_WORK TO BE COMPLETED_. Can you copy, word for word, the part of the article about the Guts show below, starting with "His plan – if" and going on through "the North East."?

## start GIVEN TEXT

Newcastle United has a new owner and he has a grand plan. He wants to create a money-spinning gated complex for the rich at the historic heart of the city, sweeping away the glorious legacy of John Dobson and Richard Grainger.
No, this isn’t you-know-who, currently dominating the news and sports pages once again. We’re in the world of make believe and the controversial tycoon is one Michael Carlisle.
His plan – if it doesn’t sound anatomically unlikely – lies at the heart of Guts, a show which opens tonight at the Mining Institute in Newcastle as part of the Festival of the North East.
On Monday I met the creative team as they put the finishing touches to an extraordinary entertainment which can’t really be called a play in the conventional sense.
“Multi-media site specific performance,” they’re calling it, which allows for the archive photographs, animation and film footage integral to the piece, and also for the wonderfully evocative setting.

## end GIVEN TEXT
## start ITEMS

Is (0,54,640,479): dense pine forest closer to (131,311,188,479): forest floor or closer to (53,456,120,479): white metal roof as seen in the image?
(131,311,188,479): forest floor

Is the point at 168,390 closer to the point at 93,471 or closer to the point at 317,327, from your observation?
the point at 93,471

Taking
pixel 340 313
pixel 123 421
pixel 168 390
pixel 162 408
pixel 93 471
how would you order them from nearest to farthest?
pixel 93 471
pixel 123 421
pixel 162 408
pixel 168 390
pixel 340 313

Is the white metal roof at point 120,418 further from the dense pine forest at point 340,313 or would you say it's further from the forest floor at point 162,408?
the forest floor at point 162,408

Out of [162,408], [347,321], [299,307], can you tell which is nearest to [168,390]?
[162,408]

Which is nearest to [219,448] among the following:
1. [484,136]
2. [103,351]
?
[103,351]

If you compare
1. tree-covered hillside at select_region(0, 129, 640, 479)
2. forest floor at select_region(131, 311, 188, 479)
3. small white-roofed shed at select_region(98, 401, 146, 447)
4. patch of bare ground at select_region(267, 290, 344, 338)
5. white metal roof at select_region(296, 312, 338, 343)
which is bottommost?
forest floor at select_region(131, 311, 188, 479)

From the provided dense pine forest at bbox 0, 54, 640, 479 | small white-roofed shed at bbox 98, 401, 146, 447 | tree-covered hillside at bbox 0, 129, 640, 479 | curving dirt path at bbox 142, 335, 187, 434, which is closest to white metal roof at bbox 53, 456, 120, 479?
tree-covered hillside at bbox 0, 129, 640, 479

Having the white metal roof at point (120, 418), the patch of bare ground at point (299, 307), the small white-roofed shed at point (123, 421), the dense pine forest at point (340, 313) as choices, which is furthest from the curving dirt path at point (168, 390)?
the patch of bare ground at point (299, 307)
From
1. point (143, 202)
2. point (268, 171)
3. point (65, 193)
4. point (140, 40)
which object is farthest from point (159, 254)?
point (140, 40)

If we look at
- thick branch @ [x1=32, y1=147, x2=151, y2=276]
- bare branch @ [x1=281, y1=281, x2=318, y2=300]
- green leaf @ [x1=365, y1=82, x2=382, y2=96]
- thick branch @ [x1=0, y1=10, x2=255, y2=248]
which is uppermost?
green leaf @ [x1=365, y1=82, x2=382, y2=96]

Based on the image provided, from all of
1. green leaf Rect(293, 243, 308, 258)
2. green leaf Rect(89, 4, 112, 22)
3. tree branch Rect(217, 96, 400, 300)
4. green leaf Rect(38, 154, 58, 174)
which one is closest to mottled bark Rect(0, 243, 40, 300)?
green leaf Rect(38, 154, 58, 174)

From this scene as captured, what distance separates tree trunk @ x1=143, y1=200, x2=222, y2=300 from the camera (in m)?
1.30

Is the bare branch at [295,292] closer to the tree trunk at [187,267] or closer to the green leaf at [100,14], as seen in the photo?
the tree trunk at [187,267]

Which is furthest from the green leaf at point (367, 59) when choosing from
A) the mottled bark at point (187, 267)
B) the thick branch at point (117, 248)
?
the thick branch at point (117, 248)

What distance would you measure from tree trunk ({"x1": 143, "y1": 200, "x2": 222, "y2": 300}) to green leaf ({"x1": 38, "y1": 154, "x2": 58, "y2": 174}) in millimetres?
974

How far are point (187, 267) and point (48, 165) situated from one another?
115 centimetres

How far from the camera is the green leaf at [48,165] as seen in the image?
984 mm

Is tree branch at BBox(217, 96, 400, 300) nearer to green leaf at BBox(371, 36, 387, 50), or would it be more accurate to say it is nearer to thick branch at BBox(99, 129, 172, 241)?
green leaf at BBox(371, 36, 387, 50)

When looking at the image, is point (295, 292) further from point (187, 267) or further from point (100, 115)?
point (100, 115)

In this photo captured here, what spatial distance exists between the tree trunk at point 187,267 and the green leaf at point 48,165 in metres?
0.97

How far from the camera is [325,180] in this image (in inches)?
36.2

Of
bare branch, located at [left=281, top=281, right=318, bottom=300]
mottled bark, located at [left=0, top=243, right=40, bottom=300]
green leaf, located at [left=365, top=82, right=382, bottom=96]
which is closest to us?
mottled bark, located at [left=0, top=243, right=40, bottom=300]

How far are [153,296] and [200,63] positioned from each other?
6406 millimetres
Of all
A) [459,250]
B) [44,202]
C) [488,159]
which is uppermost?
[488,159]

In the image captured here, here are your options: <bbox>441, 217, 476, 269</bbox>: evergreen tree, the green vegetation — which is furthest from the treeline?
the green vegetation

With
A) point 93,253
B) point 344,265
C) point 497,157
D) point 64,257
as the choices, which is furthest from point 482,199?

## end ITEMS

_TASK RESPONSE_.
His plan – if it doesn’t sound anatomically unlikely – lies at the heart of Guts, a show which opens tonight at the Mining Institute in Newcastle as part of the Festival of the North East.